There are several psychological principles that drive this kind of behavior:
- People tend to slack-off when they feel underpaid. That is, they adjust their productivity to compensate for low pay.
- When pay is tied to group performance and individual performance is ignored, group productivity tends to fall. High performers tend to resent slackers.
- Senior manager’s historical shabby treatment of subordinates has encouraged a get-mine-now attitude among employees.
- What is measured (and rewarded) tends to get more attention, while everything else takes second priority.
- Individual pay for performance generally leads to self-serving behavior.
- Innate attitudes and beliefs can lead to unproductive work behaviors such as workplace violence, low integrity and theft.

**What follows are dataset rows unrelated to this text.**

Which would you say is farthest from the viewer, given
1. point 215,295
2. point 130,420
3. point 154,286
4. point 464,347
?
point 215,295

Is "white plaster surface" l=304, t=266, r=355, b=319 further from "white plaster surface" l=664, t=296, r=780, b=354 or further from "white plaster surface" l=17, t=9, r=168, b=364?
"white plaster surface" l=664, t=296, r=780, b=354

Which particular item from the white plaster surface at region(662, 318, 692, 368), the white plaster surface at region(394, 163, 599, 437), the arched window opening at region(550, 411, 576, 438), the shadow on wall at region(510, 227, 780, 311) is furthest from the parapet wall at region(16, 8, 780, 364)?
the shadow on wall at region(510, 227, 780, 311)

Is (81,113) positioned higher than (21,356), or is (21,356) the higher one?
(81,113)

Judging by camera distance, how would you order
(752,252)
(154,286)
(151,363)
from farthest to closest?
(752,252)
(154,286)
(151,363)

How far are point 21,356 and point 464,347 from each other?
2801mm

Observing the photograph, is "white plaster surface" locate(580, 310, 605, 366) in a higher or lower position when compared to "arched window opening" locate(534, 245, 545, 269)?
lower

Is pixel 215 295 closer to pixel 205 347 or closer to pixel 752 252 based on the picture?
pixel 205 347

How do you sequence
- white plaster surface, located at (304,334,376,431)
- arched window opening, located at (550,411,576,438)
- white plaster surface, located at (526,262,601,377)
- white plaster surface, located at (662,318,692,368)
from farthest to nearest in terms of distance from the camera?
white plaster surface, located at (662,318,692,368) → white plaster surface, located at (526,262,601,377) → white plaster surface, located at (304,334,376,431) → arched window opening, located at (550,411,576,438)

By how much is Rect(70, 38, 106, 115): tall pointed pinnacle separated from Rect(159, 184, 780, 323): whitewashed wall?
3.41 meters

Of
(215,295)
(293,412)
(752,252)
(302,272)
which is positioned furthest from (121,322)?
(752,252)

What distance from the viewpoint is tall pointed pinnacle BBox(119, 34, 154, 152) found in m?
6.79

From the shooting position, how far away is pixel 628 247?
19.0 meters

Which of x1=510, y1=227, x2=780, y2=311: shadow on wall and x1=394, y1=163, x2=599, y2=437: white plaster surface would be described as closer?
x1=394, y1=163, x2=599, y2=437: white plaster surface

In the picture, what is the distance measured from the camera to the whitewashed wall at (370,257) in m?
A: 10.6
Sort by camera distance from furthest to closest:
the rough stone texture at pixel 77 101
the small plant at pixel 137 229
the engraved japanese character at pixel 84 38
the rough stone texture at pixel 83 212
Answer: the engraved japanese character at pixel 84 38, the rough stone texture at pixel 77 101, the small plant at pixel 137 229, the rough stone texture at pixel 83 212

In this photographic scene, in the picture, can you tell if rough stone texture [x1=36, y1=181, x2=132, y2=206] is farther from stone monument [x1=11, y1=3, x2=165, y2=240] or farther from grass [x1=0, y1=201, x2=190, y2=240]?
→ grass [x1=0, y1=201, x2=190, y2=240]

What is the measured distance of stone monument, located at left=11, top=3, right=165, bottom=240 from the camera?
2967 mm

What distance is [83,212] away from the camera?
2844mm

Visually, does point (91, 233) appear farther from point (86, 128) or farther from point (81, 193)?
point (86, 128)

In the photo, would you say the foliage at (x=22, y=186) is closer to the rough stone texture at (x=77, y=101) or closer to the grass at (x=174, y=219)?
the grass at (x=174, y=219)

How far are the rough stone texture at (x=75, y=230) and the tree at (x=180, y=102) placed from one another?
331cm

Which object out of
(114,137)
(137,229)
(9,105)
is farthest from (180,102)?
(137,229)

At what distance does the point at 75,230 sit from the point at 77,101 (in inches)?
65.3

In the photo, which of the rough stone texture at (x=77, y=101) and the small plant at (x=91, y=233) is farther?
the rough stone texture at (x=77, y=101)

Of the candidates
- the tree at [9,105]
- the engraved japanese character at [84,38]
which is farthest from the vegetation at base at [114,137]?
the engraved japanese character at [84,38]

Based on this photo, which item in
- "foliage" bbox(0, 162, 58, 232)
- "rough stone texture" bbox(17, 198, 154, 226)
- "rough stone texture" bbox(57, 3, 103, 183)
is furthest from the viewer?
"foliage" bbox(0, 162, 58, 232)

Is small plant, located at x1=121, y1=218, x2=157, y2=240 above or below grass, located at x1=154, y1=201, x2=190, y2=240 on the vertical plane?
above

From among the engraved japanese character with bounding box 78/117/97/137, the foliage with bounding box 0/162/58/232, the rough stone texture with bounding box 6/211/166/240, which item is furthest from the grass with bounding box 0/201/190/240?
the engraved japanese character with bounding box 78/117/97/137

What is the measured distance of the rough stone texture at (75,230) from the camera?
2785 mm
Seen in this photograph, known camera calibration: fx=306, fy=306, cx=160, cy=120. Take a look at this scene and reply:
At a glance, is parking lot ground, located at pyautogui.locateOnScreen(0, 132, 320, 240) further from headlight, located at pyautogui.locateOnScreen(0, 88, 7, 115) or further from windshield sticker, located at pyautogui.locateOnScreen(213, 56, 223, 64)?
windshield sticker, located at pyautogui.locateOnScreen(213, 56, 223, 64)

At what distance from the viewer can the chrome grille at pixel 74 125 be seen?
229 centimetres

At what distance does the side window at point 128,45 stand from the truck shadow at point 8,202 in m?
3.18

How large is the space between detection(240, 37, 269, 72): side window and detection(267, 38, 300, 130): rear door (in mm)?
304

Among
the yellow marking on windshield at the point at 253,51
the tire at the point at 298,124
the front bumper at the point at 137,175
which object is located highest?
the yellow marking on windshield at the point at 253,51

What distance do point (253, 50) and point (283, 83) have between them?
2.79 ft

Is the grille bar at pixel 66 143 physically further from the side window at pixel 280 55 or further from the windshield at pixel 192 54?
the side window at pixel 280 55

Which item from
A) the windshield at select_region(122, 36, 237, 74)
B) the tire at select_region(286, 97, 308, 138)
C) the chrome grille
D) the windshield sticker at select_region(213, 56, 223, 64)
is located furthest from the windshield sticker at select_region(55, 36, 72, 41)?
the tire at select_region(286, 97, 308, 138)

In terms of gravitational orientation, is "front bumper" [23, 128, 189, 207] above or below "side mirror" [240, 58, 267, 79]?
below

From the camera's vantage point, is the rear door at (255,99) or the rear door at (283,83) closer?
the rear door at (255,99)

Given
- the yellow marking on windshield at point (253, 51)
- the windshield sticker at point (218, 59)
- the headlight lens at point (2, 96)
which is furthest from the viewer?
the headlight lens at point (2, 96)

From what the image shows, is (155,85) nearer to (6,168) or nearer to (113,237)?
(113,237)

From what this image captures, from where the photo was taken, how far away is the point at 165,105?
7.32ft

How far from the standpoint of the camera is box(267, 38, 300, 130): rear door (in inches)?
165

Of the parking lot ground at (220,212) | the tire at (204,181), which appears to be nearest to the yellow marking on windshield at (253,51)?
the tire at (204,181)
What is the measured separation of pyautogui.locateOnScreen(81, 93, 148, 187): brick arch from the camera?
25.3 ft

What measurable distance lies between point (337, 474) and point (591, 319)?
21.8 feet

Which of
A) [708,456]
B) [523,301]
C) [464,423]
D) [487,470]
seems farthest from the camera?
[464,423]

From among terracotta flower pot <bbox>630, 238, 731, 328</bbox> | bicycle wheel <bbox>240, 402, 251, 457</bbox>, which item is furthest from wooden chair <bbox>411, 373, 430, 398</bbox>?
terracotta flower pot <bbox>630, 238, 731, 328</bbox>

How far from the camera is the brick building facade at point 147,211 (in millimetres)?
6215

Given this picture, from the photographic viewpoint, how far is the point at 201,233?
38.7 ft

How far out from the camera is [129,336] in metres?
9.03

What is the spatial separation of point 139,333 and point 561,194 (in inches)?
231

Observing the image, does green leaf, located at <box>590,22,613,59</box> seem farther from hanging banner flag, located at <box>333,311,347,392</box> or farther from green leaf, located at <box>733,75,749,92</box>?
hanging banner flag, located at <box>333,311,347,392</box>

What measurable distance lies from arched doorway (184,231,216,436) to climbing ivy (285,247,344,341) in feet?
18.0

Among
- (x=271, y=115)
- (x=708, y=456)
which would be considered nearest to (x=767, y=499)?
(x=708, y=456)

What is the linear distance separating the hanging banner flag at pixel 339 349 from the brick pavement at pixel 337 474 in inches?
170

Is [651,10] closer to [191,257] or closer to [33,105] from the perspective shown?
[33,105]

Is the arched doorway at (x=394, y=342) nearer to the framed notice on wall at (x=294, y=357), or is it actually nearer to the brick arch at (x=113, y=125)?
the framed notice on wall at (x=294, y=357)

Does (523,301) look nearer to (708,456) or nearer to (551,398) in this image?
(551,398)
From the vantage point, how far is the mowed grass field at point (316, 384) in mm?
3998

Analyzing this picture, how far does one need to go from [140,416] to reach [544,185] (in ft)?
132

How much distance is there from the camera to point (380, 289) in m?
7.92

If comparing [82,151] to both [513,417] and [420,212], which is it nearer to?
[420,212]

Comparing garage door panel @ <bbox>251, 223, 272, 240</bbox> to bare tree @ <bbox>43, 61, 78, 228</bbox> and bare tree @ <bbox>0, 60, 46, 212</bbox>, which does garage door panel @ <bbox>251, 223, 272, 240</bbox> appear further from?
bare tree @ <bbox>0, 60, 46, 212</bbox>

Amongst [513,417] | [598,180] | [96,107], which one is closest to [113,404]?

Bottom line: Pay is a very complicated process that often leads to unexpected consequences. Recommendations The recommendations are so simple they seem complicated: 1) use best practices to hire right-skilled employees and managers, and 2) get out of the way and let them do their job. Best practices ensure that marginally qualified people are screened out pre-hire, instead of later. They also maximize diversity by basing decisions more on skill measurement than impression management. Getting “out of the way” means training, managing, and evaluating people on the job they were hired for and then rewarding people fairly. It also means actively searching for and removing silly blocks and obstacles that inhibit work. A bank-wide pay-for-performance system? It won’t be a pretty sight. Chickens produce better eggs when they are healthy and fed a balanced diet. More feed only leads to fat fowl, not more eggs.